Recorded data
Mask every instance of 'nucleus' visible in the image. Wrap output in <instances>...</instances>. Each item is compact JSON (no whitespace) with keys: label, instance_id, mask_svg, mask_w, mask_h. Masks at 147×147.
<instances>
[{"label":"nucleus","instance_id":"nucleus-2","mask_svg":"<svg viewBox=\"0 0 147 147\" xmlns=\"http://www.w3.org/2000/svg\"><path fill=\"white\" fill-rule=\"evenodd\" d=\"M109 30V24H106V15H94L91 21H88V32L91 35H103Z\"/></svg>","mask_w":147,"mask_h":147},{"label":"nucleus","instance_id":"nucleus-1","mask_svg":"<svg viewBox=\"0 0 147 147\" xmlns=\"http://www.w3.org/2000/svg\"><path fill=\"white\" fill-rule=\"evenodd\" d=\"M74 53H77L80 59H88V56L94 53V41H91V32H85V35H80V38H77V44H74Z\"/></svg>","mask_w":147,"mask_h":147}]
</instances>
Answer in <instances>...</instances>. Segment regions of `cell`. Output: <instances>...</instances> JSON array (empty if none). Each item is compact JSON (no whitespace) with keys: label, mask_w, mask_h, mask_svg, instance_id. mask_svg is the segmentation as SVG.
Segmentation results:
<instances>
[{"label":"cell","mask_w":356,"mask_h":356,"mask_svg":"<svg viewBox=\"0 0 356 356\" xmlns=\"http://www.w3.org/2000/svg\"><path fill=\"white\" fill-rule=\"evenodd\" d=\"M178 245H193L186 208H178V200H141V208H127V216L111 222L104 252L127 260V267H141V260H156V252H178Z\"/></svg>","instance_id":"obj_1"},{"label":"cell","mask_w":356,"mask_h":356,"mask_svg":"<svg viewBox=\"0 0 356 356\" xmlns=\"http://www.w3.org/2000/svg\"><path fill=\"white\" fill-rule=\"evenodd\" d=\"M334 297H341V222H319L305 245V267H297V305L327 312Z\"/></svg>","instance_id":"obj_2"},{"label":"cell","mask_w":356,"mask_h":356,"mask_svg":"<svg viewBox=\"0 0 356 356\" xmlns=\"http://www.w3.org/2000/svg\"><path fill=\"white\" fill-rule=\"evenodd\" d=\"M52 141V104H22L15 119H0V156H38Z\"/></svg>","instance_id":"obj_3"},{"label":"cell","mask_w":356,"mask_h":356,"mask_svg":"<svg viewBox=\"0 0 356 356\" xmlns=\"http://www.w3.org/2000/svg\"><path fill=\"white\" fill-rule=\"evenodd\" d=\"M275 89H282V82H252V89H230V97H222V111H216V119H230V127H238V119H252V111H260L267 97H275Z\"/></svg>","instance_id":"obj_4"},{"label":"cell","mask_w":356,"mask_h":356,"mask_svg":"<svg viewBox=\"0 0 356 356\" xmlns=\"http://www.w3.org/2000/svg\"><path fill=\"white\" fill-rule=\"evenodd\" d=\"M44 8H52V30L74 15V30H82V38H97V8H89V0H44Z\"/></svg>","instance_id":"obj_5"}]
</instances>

SET PROBLEM
Pull out every line of the listing that contains the string "item", and treat uppercase and lowercase as different.

OUTPUT OF THE TASK
Mask every instance of 'nucleus' visible in the image. Wrap output in <instances>...</instances>. Each item is compact JSON (no whitespace) with keys: label, instance_id, mask_svg, mask_w, mask_h. Masks at 147×147.
Answer in <instances>...</instances>. Segment regions of `cell`. Output: <instances>...</instances> JSON array (empty if none). Each item is compact JSON (no whitespace) with keys: label, mask_w, mask_h, mask_svg, instance_id. mask_svg is the segmentation as SVG.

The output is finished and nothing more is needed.